In general, this test is written from Mac OS perspective, but since we have
Git users also from Linux, Windows, and other OSes, I'd like to see from 
these
other perspective.


Right, MacOS does the NFC/NFD aliasing.  What I have here proves
that they do it and how/if they alter the spelling of paths on disk.
And we can check the values of these prereqs for APFS, HFS+, and FAT32
on MacOS.

I don't know of any other OS that does similar artificial aliasing, so
yeah, these tests are somewhat Mac-specific.  However, they have also
been run on Windows and Linux confirm that they do not do such aliasing.

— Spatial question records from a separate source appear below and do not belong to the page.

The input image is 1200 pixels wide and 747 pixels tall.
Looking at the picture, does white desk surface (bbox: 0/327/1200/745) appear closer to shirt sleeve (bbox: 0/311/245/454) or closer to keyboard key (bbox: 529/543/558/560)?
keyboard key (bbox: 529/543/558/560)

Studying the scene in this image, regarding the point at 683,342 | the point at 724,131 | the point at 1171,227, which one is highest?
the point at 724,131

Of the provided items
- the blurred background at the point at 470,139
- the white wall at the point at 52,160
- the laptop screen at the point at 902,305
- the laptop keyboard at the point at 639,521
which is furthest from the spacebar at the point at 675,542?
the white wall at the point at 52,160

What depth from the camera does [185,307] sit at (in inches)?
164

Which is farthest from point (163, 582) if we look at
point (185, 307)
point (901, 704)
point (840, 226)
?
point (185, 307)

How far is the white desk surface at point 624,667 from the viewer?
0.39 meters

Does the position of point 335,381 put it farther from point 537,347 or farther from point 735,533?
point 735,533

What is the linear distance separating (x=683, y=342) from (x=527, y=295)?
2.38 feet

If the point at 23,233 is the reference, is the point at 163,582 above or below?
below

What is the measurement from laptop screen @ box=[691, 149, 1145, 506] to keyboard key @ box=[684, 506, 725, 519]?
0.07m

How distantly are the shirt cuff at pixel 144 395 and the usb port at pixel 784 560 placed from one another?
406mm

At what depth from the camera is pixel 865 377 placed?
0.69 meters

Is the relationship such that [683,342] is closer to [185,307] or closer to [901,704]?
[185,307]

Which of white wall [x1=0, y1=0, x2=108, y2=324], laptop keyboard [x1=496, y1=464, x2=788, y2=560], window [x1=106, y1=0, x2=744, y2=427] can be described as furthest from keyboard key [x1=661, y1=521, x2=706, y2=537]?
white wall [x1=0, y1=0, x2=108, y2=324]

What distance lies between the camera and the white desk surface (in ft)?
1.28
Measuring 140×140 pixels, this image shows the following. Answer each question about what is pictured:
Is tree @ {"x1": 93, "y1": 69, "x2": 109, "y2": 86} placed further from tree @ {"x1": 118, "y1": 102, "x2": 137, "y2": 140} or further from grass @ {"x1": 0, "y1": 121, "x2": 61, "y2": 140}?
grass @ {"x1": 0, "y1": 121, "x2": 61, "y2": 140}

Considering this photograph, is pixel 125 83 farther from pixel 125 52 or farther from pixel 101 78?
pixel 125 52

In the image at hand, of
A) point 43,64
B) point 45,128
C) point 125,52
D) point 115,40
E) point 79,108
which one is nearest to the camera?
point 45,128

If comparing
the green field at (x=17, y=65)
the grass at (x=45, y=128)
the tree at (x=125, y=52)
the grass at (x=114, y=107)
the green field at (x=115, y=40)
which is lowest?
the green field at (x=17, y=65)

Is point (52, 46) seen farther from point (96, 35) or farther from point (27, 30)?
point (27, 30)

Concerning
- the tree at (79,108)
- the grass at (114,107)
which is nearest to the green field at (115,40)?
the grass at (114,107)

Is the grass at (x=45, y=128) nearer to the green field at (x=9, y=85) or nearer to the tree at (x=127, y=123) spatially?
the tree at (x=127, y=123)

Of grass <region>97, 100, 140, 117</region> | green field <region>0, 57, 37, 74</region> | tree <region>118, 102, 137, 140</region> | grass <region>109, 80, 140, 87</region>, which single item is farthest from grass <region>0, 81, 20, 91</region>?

There are other non-Mac tests that we could do -- mainly around
malformed UTF8 paths in a commit -- Linux treats paths as just 8-bit
data, so there is no guarantee that a tree created on Linux would have
valid UTF8 paths -- just 8-bit paths.  Importing that onto Windows or
Mac could create issues, since Windows wants to use UCS2 with the *W()
routines and MacOS wants to do the UTF8 aliasing.  But all of that is
outside the scope of this patch series.

In this series, we're trying to watch the journal/event log and report
the changed paths.  We want to use the on-disk spelling of the modified
files, but augment that with the alternate alias spelling when we can.

Hope this helps,
Jeff